Further, while we can dismiss this report for bias, it's high profile nature serves to make all reports like it subject to additional skepticism. And that just sets us all back. As Ben said in an email to me on the side, "If you really believe something works, and have a plan for doing it, why not have the balls to just go do it without worrying that 97% of the world agrees with you?"

Thank you to David Deal for engaging me on these issues and listening to my complaints. My intent is not to bash Razorfish and they have proven themselves to be engaged listeners to my criticisms.

UPDATE: David Deal contacted me via email today with some insights on why the Razorfish FEED report was constructed as it was, as well as some clarifications about how they arrived at their conclusions. I asked if I could reprint his reply and he granted me his permission:

"...thank you for your thoughts . . . here are a few observations . . .

The FEED illustrations are meant to capture popular sentiments about consumer engagement and advertising. As you can see, we had a little fun with them. The caricatures and general tone of the graphics are meant to impart a bit of humor and are not meant to be taken literally. (In fact, we produced a TV ad for All detergent earlier this year, which we linked to an online promotion.) For instance, the illustration on Page 16 with the police officer is intended to provide a little levity amid all the attention paid to consumer feedback mechanisms like Yelp. However, I’m glad you told me about how they struck you – sorry that they got the report off on the wrong foot for you!

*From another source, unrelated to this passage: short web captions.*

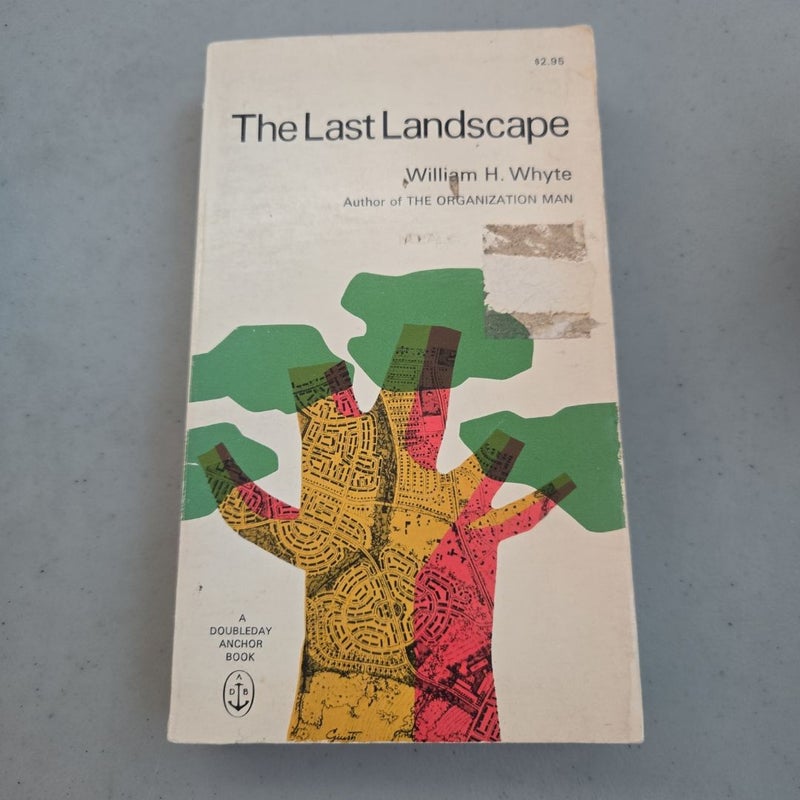 The Last Landscape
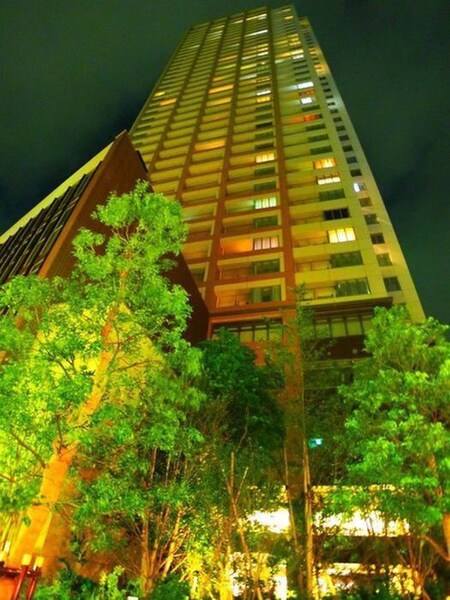 ｸﾞﾗﾝﾄﾞﾀｰﾐﾅﾙﾀﾜｰ本八幡(2209)外観写真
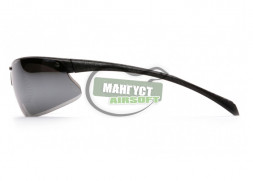 PYRAMEX Очки баллистические стрелковые  PMX5050 SCF6870D /зеркально-серые 16%/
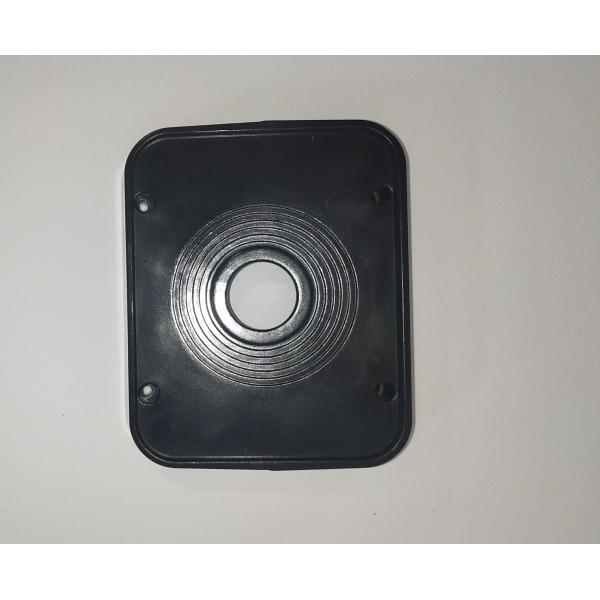 Milling Grinding CNC EDM Electronic Spare Parts ABS Front Cover OEM ODM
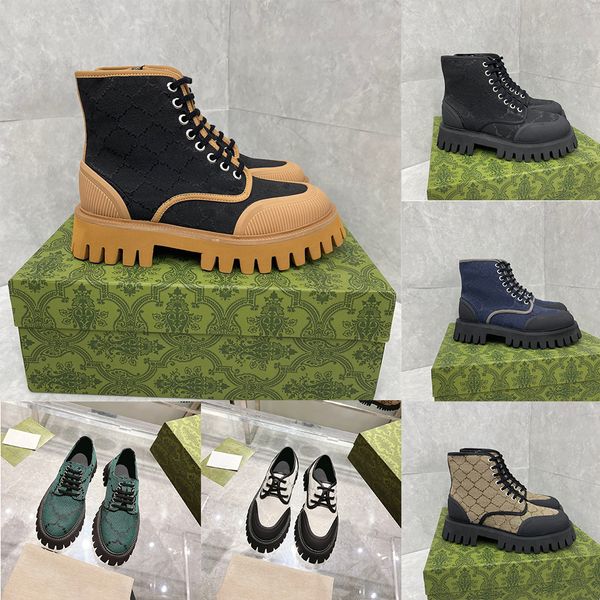 autumn winter men women canvas ankle boot designer canvas printed thick heel platform knight boots fashion women men winter denim boots size, Black
autumn winter men women canvas ankle boot designer canvas printed thick heel platform knight boots fashion women men winter denim boots size, Black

FEED asserts that connected consumers are becoming the new mainstream based on the research such as the Forrester data cited on Page 17 and the “digital fluency” data cited on pp. 18-21. Moreover, for our clients, connected consumers are indeed the new mainstream. This cohort spends money online and is quite active online . . . representing an important audience to marketers. That said, I think we can be more clear next time about what we mean by this observation, especially the part about this cohort becoming the new mainstream for marketers, per se.

The observations about offering deals on Twitter and Facebook are quite interesting. I think there is another point that emerges now that I’ve thought about FEED over the past few days: consumers will respond to brands that make them feel special, whether through an offer of exclusive deals or content tailored to their needs. A Facebook fan page that makes them feel special one way or another will engage them over a period of time because consumers will keep coming back for more content.

Certainly there is no perfect research report, and we are always looking for ways to improve – so thank you for taking time to share those observations so that we can articulate our conclusions more clearly!"